"Solía afirmar el Barbudo que él había ingresado al periodismo "por porro". Como la poesía no le dejaba tiempo para estudiar, y no conseguía superar el primer año en el Colegio Nacional (repitió tres veces), su mamá, cansada de que no estudiase, lo envió a buscar empleo. Así entró a trabajar, como cadete, en "El Intransigente", diario en el que se quedó treinta y cinco años. Empezó sirviéndoles café a los escribas y, poco a poco, se fue acercando a las Olivetti. Y pagó derecho de piso: pasaba en limpio la lista de las farmacias de turno y de los telegramas retenidos, y el resultado de los partidos de fútbol de las divisiones inferiores. Más tarde llegó a redactor, y subió hasta editorialista. Y escribía hermosas columnas y notas "de color".
Luis "Luchín" Andolfi
ucho me costó hilvanar las palabras para tributar mi homenaje al “Barba” Castilla, ¡Oh…, sorpresa!, anotado en el Registro Civil, al igual que su acta bautismal como “Manuel José Castilla”, nacido en Cerrillos el 14 de agosto de 1918, aunque su desaparición física se produjo el 19 de julio de 1980, en el mundo de las letras su figura renace permanentemente.
Así como me produjo algunos inconvenientes para esbozar los pensamientos para volcarlos al papel -en este caso que me brotaban del corazón-, algo parecido se me presentó con respecto al título que debía aplicar a esta nota.
Recordé, tras mucho divagar, de una frase del célebre poeta, novelista y ensayista francés Guillaume Apollinaire, el seudónimo de Wilhelm Apollinaire de Kostrowitsky (1880-1918). “Es el poeta que menos murió al morir”
A este grande de las letras argentinas lo conocí desde que me vestían con pantalones cortos en el desaparecido diario “El Intransigente”, donde mi padre ocupaba la subdirección desde los veintidós años, secundándolo a David Michel Torino. Fui creciendo y siempre admirando a este ejemplar que interrumpía su teclear en la negra “Rémington” para acariciarse su barba y levantarse los cabellos que se le caían sobre la frente.

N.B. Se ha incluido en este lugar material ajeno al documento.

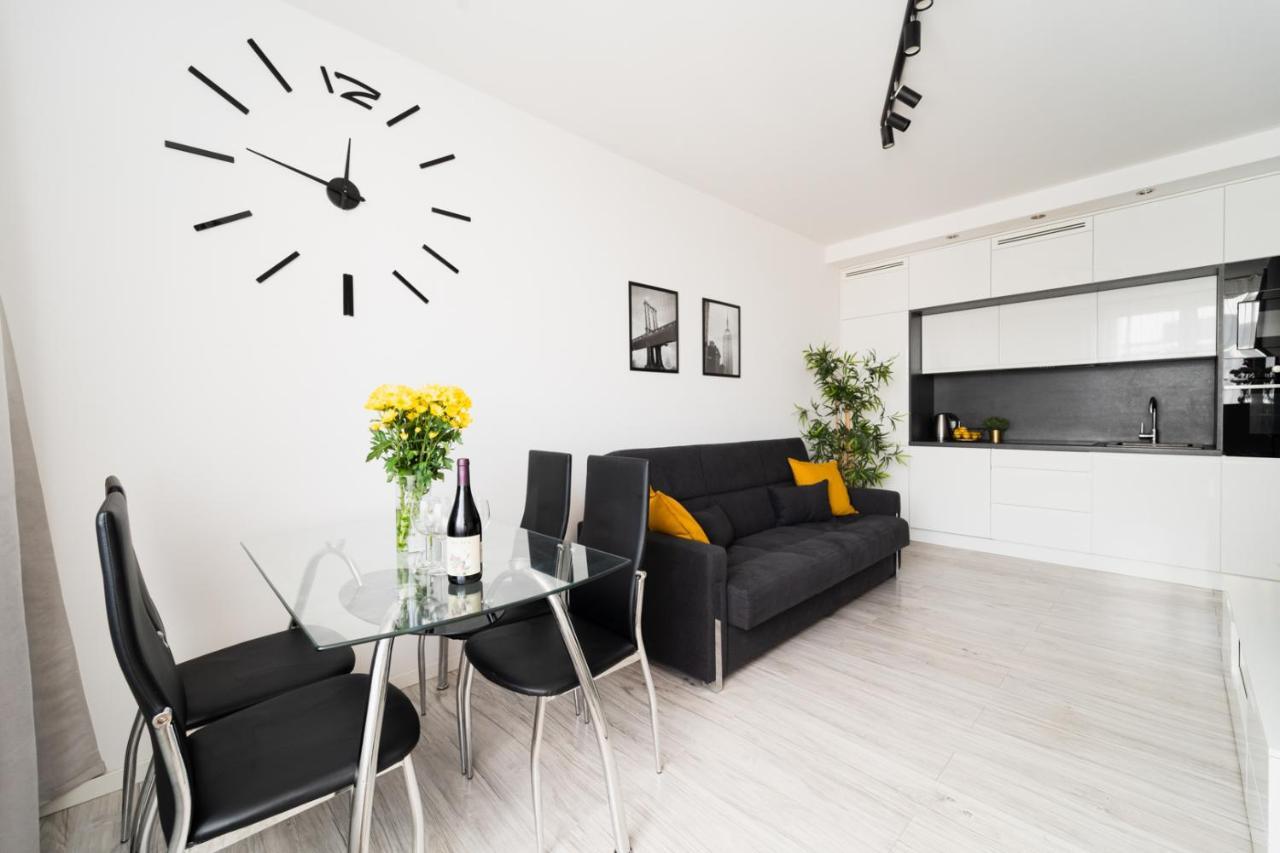 New Apart Near Sky Tower - Gwiazdzista Apartment Wroclaw Exterior photo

Veintitrés años han pasado y su obra se mantiene fresca y vigente. La voz del poeta que se silenció el l9 de julio de 1980 es oída casi con la misma intensidad con que recitaba sus versos con sus compañeros de la redacción del diario, en las trasnochadas reuniones con los vates junto a Juan Carlos Dávalos, o en las carpas de su Cerrillo natal.
El “Barba” hacía bizarría de su ingenio. Por los avatares políticos en cierta oportunidad el gobierno, a los efectos de silenciar la constante oposición que le hacía la publicación, dispuso el traslado de todos los periodistas y gráficos para prestar declaración ante el Congreso de la Nación al sentirse un legislador “tocado” por un artículo del diario. La censura no tuvo efecto a raíz que se contrataron linotipistas y armadores de otras provincias y el material periodístico era escrito por estudiantes, amigos y distinguidos profesionales.

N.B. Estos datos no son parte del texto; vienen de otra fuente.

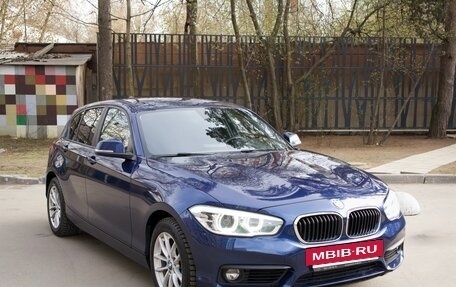 BMW 1 серия, 2018 год, 2 400 000 рублей, 3 фотография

Aquí aparece la chispa de Manuel. Parodiando a una canción de moda escribió lo siguiente:
“Adiós muchachos ya me voy para Devoto…frente a la cana, me silva el coto”.
Años después fue clausurado “El Intransigente” y cambió el bullicio de las rotativas para dedicarse a vender choclos y zapallos frente a la plaza “9 de Julio”y a escasos metros del Cabildo Histórico, sitio que era rodeado por prestigiosos escritores del momento y de sus hijos que heredaron su veta literaria.

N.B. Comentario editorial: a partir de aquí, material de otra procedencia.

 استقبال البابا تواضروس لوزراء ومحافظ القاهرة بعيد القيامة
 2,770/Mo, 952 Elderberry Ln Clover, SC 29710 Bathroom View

En 1956, “El Intransigente” vuelve a vocearse por las calles de Salta y el destino me lleva a ser compañero del Barba Castilla, junto a Raúl Aráoz Anzoátegui; Aristóbulo Wayar, Ervar Gallo Mendoza, Miguel Ángel Pérez, Walter Adet, Jacobo Regen, Víctor Abán, Benjamín Toro y Luis Andolfi. Por mi juventud era mimado por el poeta, autor de numerosas obras que lo hicieron acreedor de importantes premios. Entre los libros editados se puede mencionar, entre otros: “Agua de lluvia”, “La niebla y el árbol”, Copajira”, “La tierra de uno”, “Norte adentro”, “El cielo lejos”, “Bajo las lentas nubes”, “Cantos del gozante” y “Tres veranos”.
Al mediodía con un “vamos changuito” partíamos a comer picante de panza con algunos compañeros de la mesa de redacción al boliche de “Balderrama”, siendo los únicos privilegiados entre los parroquianos -en su mayoría obreros y aurigas de coches de plaza-, de comer con improvisados manteles productos de tiras de papel que extraíamos de las bobinas de nuestra fuente de trabajo.
Interpreto, con toda modestia, que expuse otra faceta de Manuel J. Castilla, propietario de una particular singladura literaria y muy poca conocida.